2014年8月12日火曜日

米で水道水が飲用禁止に、原因は藻毒

米オハイオ州トレドで今月3日から、同市と郊外の住民少なくとも40万人に対し、藻の繁殖によって発生したとみられる毒素「ミクロシスチン」が水道水から検出されたため、飲料用として水道水を利用しないよう警告が発令された。

夏場で、水源のエリー湖でアオコが発生したという。アオコは、富栄養の湖などで光合成のできる細菌(藍藻)や緑藻が大量発生して、湖の表面が緑に覆われる状態のこと。

藍藻の仲間には、毒素「ミクロシスチン」を出すものがいる。ミクロシスチンは、7個のアミノ酸から構成される非リボソームペプチドである。初めて知ったが、生物にはリボソームによらない、タンパク合成の系があるらしい。
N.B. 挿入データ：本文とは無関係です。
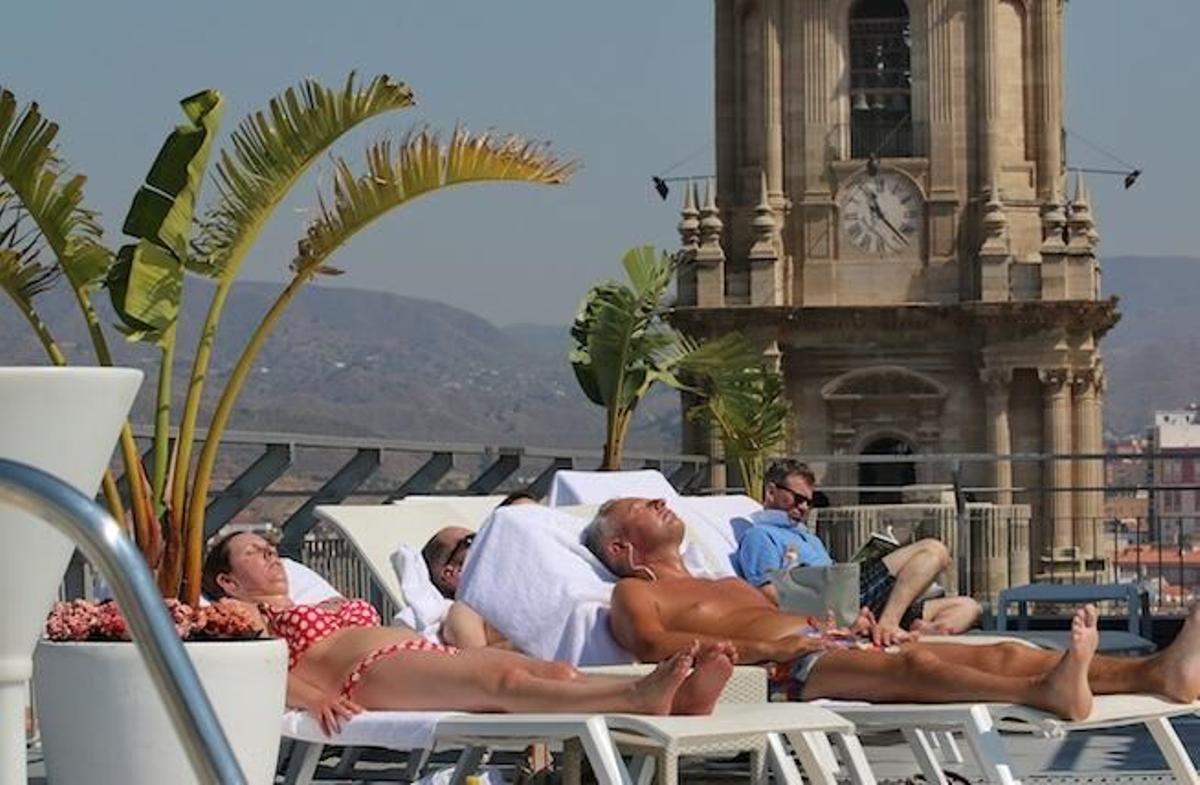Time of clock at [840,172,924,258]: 11:22
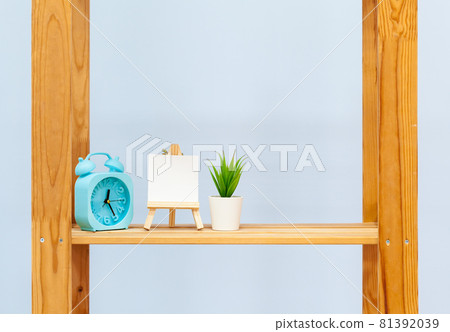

問題になった水道水には、飲料に使えないとされる1リットルあたり1マイクログラムを越えるミクロシスチンを検出したという。ミクロシスチンの致死量は50マイクログラム。フグ毒のテトロドトキシンの致死量が1~2 mgということなので、フグ毒の20倍以上の毒性を持つことになる。アメリカでは、ミ クロシスチンは準生物化学兵器指定されている。

ミクロシスチンは、沸騰させても、毒性は減らない。減るどころか増えてしまうという。ミクロシスチンは少量でも吐き気や下痢を引き起こしたり、肝機能に悪影響を及ぼす恐れがあるという。

エリー湖でアオコが発生した原因は、流入した農業用肥料に含まれるリンやチッソによって藻が大繁殖したからという。

日本でも、琵琶湖沿岸で2007年に飼育中に斃死したアイガモの肝臓に高濃度で蓄積されていた事が報告されている。もし知らぬ間に水道水に混入していたら大変なことになる。